Pour le mariage, Mme de Mercouville avait fait préparer un brouillon de contrat, établi selon les termes en usage pour ces sortes d'accords, qu'elle priait M. et Mme de Peyrac de bien vouloir étudier, afin qu'on puisse en discuter les modalités lors de leur passage au retour qui, elle croyait l'avoir compris à son grand regret, serait bref.
Angélique lut, sans enthousiasme, le projet en question :
Le comte de Peyrac, seigneur de Peyrac et d'autres lieux, autorise Armand-César, son nègre, de marier Perrine-Adèle, la négresse de Mme la baronne douairière du Morne-Ankou, en l'île de la Martinique, née d'Ambert, épouse Mercouville.

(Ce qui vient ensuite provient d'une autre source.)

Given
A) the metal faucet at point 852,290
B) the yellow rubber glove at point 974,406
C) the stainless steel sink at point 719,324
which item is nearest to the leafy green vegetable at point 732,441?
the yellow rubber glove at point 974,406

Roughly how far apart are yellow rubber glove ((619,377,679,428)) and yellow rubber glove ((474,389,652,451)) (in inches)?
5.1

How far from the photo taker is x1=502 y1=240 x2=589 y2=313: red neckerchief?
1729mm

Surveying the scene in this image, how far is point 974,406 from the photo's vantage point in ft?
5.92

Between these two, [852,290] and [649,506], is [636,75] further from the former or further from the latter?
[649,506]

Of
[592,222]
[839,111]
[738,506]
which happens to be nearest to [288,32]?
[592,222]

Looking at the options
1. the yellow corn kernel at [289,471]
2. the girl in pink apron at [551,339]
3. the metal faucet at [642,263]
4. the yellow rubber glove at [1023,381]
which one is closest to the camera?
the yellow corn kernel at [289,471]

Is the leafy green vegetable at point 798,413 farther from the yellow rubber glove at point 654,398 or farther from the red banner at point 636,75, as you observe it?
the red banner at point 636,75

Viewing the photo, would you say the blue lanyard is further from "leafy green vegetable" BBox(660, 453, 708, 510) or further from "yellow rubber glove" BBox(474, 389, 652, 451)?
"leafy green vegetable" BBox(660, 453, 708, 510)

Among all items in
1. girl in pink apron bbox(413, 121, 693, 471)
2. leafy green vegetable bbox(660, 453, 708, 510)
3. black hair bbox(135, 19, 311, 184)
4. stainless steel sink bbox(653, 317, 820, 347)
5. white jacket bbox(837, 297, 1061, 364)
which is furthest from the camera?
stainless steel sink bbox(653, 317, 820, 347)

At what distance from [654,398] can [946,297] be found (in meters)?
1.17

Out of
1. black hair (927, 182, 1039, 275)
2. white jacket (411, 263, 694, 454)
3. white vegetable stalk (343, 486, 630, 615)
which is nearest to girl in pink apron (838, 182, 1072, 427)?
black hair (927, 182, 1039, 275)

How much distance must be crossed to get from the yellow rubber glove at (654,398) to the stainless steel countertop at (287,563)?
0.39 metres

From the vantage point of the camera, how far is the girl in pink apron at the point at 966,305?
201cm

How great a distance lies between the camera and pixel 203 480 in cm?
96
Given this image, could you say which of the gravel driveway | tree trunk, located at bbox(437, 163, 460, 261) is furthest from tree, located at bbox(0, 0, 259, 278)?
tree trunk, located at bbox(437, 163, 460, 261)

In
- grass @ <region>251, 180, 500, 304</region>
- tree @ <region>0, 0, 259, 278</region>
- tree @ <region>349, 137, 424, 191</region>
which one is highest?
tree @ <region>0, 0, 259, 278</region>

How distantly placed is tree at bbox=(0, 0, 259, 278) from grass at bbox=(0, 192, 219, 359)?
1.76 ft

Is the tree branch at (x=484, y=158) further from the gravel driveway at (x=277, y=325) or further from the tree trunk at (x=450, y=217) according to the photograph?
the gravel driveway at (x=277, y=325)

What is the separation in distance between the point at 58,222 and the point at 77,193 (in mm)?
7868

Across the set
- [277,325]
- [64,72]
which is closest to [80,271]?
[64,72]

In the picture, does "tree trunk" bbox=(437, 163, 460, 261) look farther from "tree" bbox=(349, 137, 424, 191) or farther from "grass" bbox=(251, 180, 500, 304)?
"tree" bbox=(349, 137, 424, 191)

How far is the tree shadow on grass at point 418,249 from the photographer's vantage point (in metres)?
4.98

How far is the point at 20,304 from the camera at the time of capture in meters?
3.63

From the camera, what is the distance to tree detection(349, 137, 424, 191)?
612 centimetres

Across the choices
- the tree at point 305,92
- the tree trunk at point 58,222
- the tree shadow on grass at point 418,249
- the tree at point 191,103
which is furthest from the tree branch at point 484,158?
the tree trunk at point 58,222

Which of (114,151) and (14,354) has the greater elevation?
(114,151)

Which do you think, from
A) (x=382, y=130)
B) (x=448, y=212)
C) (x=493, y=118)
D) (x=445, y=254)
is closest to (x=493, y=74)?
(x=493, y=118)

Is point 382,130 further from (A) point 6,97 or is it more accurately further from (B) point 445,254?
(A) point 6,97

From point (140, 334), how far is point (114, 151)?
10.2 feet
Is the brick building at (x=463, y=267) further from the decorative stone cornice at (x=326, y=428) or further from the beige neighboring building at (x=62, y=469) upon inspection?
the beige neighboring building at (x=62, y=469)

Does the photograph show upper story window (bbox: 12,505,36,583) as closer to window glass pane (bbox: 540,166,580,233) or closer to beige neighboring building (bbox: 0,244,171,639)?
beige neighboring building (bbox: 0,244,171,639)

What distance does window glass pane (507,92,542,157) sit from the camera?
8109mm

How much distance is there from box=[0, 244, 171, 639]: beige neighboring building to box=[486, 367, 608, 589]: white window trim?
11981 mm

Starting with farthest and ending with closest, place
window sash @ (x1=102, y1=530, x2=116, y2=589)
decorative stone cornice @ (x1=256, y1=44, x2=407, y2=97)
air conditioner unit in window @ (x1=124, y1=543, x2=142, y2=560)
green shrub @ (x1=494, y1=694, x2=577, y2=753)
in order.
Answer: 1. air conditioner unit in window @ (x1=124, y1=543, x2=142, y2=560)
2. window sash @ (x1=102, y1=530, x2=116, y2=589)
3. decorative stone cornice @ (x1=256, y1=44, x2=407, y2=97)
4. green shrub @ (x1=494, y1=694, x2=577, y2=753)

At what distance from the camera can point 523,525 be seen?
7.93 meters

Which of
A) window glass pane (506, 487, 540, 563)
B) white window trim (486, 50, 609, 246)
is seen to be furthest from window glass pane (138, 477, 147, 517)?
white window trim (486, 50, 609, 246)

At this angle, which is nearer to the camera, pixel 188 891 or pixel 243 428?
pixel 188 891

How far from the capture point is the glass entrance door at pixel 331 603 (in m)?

Ceci en considération de trente années de service –ou moins, ou plus – dudit Armand-César et aussi après l'expression de la satisfaction exprimée par la baronne pour la durée où ladite négresse était capable de servir.
Le soussigné, messire Jeammot, curé de la paroisse de la Pointe-aux-Bœufs, attestera avoir reçu lesdites déclarations conformes et, en conséquence, leur donnera la bénédiction nuptiale sollicitée par eux.
Les mariés s'engagent à servir tous deux pendant trois années encore, après quoi, ils seront déclarés libérés.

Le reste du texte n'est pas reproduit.